In 2000, there was a new surge to add new regulations which included the following goals: to protect individual medical information by providing secure access and control of their own information, improving healthcare quality by creating a better sense of trust within consumers, third party organizations, and healthcare professionals, and improve the efficiency of the medical system through new rules and regulations put forth by the local governments, individuals, and organizations.[12] The implementation of these new goals was complicated by the change in administrations (Clinton to Bush), and so it was difficult for the modifications to be successfully implemented.[12] HIPAA, in theory, should apply to all insurance companies, services, and organizations, yet there are some exceptions to who actually qualifies under these categories. For example, life insurance companies are not considered part of these groupings because they do not fit the specific qualifications of what constitutes a health organization/company. Additionally, there are strict rules of what constitutes health information whether it is regarding information authorization, consent, types of treatment, health care operations, and payment.[12] Yet, within each category, there are specific restrictions that are different in every category. Thus, there are no universal laws that can be easily applied that are easy for organizations can follow. As a result there is a lack of implementation of these new policies. Additionally, there are new patient rights that call for better protection and disclosure of health information. Yet, like the new rules regarding insurance companies, the enforcement of the legislation is limited and not effective.[12] A common issue with all of these new rules is that they are often broad and very complex. Therefore it is difficult for many organizations to ensure the privacy of these people. Enforcing these new requirements also causes companies to spend many resources that many companies are not willing to completely use and enforce, which will ultimately lead to further charges of medical privacy invasion.[12]
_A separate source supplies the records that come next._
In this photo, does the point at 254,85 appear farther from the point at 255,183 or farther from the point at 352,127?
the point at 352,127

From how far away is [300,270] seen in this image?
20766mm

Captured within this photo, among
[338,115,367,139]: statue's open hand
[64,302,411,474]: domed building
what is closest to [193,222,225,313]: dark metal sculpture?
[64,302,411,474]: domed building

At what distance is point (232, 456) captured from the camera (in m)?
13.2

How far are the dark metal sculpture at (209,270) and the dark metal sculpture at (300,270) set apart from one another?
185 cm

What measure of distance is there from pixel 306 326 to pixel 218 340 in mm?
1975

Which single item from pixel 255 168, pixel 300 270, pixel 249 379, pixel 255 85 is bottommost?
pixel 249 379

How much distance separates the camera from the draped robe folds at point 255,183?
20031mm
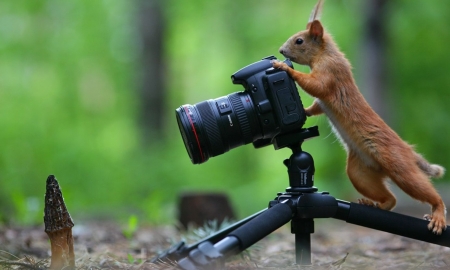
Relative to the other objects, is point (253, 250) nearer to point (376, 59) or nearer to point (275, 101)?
point (275, 101)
HIPAA and Hurricane Katrina

HIPAA does not protect the information of individuals as the government is able to publish certain information when deemed necessary; the government is exempted from privacy rules regarding national security. HIPAA additionally allows the authorization of protected health information (PHI) in order to aid in threats to public health and safety as long as it follows the good faith requirement - the idea that disclosing of information is necessary to the benefit of the public.[13] The Model State Emergency Powers Act (MSEHPA) gives the government the power to “suspend regulations, seize property, quarantine individuals and enforce vaccinations” and requires that healthcare providers give information regarding potential health emergencies (656).[13] In regards to Hurricane Katrina, many people in Louisiana relied on Medicaid and their PHI was subsequently affected. People’s medical privacy rights were soon waived in order for patient’s to get the treatment they needed; additionally, many patients were unaware that their rights had been waived.[13] In order to prevent the sharing of personal information in future natural disasters, a website was created in order to protect people’s medical data.[13] Ultimately, Katrina showed just how unprepared the government was in face of a national public health scare and the changes that are necessary to protect people’s information.

Oregon-Specific Laws

The Oregon GPA (Genetic Privacy Act) states that “an individual’s genetic information is the property of the individual”.[14] The idea of an individual’s DNA being compared to property occurred when research caused an individual’s privacy to be threatened. Many individuals believed that their genetic information was “more sensitive, personal, and potentially damaging than other types of medical information.”[14] Thus, people started calling for more protections. People started to question the anonymity of DNA within research studies and argued that the identity of a person could be exposed if research was shared. As a result, there was a call for individuals to treat their DNA as property and protect it through property rights. Therefore, individuals can control the disclosure of their information without extra questioning and research.[14] Many people believed that comparing one’s DNA to property was inappropriate, yet individuals argued that property and privacy are interconnected because they both want to protect the right to control one’s body.[14]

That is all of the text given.